Reproduce the passage of the Java garbage collection thread word for word, starting with "The Java lib" and going on through "Java's standard implementations.".

** Start SELECTION **

Lew - 16 Dec 2006 18:44 GMT > "Transparent Object Recycling For example, our benchmark indicates that > adding immutable LargeInteger is up to 8-10x faster than adding > java.math.BigInteger" (Main page. And with semantically-immutable > objects?!) Be cautious making assumptions about how fast or slow GC makes things.
The GC is fast indeed for multiplicities of small objects with short lifespans. They are quickly discarded and quickly reclaimed.
It is also tunable, and different algorithms are invokable.
Object creation time may be a tad difficult, but I have read that Java's creation times are faster than most people believe. I have never heard that Sun's JVMs re-use objects in some sort of creation pool, but that doesn't mean that they don't.
The Java lib versions may use O(n^2) algorithms, but a hand-rolled BigFoo with immutable fields and good algorithms may be faster than you suspect.
Do not overlook the possible influence of JIT compilation to optimize away apparent inefficiencies in your source, especially under load over time.
Anything involving billions of anything will be slow.
You are probably stuck with having to implement prototypes of more than one approach, and actually profile and measure them. You could start with the LPGL libraries nebulous pointed out, compared with Java's standard implementations.
You clearly know your algorithms. The right algorithms will have so much more effect than putative difficulties with GC or object creation times.
You can also throw hardware at the problem, like multiway / multithreaded multiprocessors.
- Lew
John Ersatznom - 16 Dec 2006 22:38 GMT > The GC is fast indeed for multiplicities of small objects with short > lifespans. They are quickly discarded and quickly reclaimed. > > It is also tunable, and different algorithms are invokable. I can't expect the end-users to do lots of tuning as part of the installation, I'm afraid. Unless there's a way to include such tuning in the distribution, and have the tuning work under different use patterns by different users, and have it not impact anything else on the deployment system, including other Java stuff that may live there.
> Object creation time may be a tad difficult, but I have read that Java's > creation times are faster than most people believe. I have never heard > that Sun's JVMs re-use objects in some sort of creation pool, but that > doesn't mean that they don't. It still seems to me that given these two choices, the former must invariably be faster:
x.add(y) changing the fields in x, whose old value is no longer needed and where the add can be implemented using either no temporaries, or reused temporaries.
Foo z = x.add(y) where in addition to the fields in z having to be set, which is the same work done above, but also: * a new Foo has to be allocated * The disused x has to be garbage collected later (Here the add impmementation ends with something like "return new Foo(args)".)
However little amortized overhead the additional allocation of z and the collecting of x takes, it isn't zero and it adds up.
The memory usage is clearly also higher.

** End SELECTION **
** Start INFORMATION SHOWN **

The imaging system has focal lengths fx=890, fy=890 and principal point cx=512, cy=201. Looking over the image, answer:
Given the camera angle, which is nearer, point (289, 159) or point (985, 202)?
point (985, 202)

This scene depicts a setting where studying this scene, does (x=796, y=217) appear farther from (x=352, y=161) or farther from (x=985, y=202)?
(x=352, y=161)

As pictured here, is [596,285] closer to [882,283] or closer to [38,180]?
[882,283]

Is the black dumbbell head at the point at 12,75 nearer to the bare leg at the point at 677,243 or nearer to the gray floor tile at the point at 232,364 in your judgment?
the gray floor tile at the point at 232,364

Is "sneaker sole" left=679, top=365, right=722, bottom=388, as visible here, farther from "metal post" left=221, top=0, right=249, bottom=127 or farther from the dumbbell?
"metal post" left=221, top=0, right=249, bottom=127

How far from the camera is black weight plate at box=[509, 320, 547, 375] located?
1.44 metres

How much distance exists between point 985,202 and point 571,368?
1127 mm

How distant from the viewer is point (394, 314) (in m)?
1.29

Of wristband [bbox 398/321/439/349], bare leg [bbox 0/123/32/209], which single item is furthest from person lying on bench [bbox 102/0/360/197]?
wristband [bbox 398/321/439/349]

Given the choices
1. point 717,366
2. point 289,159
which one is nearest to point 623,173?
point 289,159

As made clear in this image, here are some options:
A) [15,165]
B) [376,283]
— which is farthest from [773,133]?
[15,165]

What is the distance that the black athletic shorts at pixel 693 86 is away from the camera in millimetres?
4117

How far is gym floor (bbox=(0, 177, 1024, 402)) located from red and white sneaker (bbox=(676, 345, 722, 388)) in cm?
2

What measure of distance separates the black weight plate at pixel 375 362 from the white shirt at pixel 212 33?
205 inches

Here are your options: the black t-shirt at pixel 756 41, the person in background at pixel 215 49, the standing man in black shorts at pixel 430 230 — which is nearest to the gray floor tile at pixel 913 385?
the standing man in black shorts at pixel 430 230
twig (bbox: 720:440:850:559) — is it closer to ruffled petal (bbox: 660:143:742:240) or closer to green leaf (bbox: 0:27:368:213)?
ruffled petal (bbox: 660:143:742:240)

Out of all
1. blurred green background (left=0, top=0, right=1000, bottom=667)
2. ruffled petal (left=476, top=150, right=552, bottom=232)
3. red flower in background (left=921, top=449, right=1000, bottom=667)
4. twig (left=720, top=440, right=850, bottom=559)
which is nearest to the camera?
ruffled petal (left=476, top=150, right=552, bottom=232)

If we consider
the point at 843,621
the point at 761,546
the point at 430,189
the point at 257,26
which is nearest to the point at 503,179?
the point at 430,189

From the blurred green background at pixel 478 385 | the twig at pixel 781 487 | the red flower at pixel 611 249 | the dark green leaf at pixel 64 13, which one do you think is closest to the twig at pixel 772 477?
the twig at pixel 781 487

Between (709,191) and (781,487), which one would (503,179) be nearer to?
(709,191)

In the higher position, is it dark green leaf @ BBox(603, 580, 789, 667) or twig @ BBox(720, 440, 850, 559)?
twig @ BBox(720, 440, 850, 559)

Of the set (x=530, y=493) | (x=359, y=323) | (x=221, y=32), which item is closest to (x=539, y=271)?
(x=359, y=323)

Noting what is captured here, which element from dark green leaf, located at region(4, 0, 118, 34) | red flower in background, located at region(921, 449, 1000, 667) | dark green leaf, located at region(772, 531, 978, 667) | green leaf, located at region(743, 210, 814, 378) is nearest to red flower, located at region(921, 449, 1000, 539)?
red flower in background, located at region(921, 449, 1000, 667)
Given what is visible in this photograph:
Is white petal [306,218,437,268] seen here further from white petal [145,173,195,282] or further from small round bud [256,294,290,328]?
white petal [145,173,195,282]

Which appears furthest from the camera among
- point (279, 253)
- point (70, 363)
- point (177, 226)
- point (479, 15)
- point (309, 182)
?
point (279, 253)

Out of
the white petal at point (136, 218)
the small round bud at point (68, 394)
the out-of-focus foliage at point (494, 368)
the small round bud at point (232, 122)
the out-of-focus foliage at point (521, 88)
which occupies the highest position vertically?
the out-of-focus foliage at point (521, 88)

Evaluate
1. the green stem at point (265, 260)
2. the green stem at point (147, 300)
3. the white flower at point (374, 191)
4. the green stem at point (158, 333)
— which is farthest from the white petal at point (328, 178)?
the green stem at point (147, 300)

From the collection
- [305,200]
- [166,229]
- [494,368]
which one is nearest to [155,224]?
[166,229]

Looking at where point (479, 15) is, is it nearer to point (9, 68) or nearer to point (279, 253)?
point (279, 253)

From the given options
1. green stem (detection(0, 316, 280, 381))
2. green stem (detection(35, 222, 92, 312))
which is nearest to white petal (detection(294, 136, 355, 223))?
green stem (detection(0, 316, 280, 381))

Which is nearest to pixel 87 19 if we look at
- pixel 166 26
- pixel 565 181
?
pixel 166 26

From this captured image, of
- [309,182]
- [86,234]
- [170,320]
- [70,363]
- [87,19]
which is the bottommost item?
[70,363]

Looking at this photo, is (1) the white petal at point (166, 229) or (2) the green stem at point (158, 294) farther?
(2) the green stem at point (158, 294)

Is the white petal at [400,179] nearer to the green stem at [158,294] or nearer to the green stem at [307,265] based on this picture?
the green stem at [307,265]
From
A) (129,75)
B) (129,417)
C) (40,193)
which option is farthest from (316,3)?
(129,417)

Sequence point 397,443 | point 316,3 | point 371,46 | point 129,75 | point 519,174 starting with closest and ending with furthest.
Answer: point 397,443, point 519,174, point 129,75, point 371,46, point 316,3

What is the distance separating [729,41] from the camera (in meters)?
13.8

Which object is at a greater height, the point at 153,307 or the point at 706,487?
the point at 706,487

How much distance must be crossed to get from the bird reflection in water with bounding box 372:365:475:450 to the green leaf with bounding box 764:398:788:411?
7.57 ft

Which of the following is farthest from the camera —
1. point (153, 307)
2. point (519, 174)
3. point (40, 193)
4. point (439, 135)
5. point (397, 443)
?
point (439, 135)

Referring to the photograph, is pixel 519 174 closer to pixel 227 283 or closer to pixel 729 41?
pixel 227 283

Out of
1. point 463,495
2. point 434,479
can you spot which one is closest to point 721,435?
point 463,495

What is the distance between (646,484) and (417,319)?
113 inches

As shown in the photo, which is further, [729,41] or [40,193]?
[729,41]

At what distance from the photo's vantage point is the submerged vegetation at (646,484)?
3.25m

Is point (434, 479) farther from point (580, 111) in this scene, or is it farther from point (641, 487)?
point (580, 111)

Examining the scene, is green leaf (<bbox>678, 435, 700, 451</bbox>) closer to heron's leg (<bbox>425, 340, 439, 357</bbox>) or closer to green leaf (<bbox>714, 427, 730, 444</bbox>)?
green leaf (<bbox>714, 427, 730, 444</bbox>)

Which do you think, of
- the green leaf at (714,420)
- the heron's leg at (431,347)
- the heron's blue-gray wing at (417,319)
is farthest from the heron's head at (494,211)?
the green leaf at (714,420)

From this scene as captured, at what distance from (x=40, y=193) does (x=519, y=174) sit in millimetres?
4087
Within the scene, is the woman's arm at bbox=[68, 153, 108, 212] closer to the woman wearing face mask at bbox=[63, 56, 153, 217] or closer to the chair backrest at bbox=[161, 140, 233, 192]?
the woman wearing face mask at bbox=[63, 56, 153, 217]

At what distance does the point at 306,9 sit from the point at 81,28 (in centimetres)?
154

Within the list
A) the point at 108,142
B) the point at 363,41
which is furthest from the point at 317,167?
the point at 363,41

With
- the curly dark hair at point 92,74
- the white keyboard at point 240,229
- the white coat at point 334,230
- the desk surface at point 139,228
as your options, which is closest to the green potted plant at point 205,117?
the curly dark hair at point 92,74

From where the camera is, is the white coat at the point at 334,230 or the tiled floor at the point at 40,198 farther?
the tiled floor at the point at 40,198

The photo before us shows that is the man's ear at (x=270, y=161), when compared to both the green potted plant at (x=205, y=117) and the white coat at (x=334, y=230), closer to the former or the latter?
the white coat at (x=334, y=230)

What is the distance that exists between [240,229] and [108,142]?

** End INFORMATION SHOWN **

## [RESULT FOR THIS EXERCISE]
The Java lib versions may use O(n^2) algorithms, but a hand-rolled BigFoo with immutable fields and good algorithms may be faster than you suspect.
Do not overlook the possible influence of JIT compilation to optimize away apparent inefficiencies in your source, especially under load over time.
Anything involving billions of anything will be slow.
You are probably stuck with having to implement prototypes of more than one approach, and actually profile and measure them. You could start with the LPGL libraries nebulous pointed out, compared with Java's standard implementations.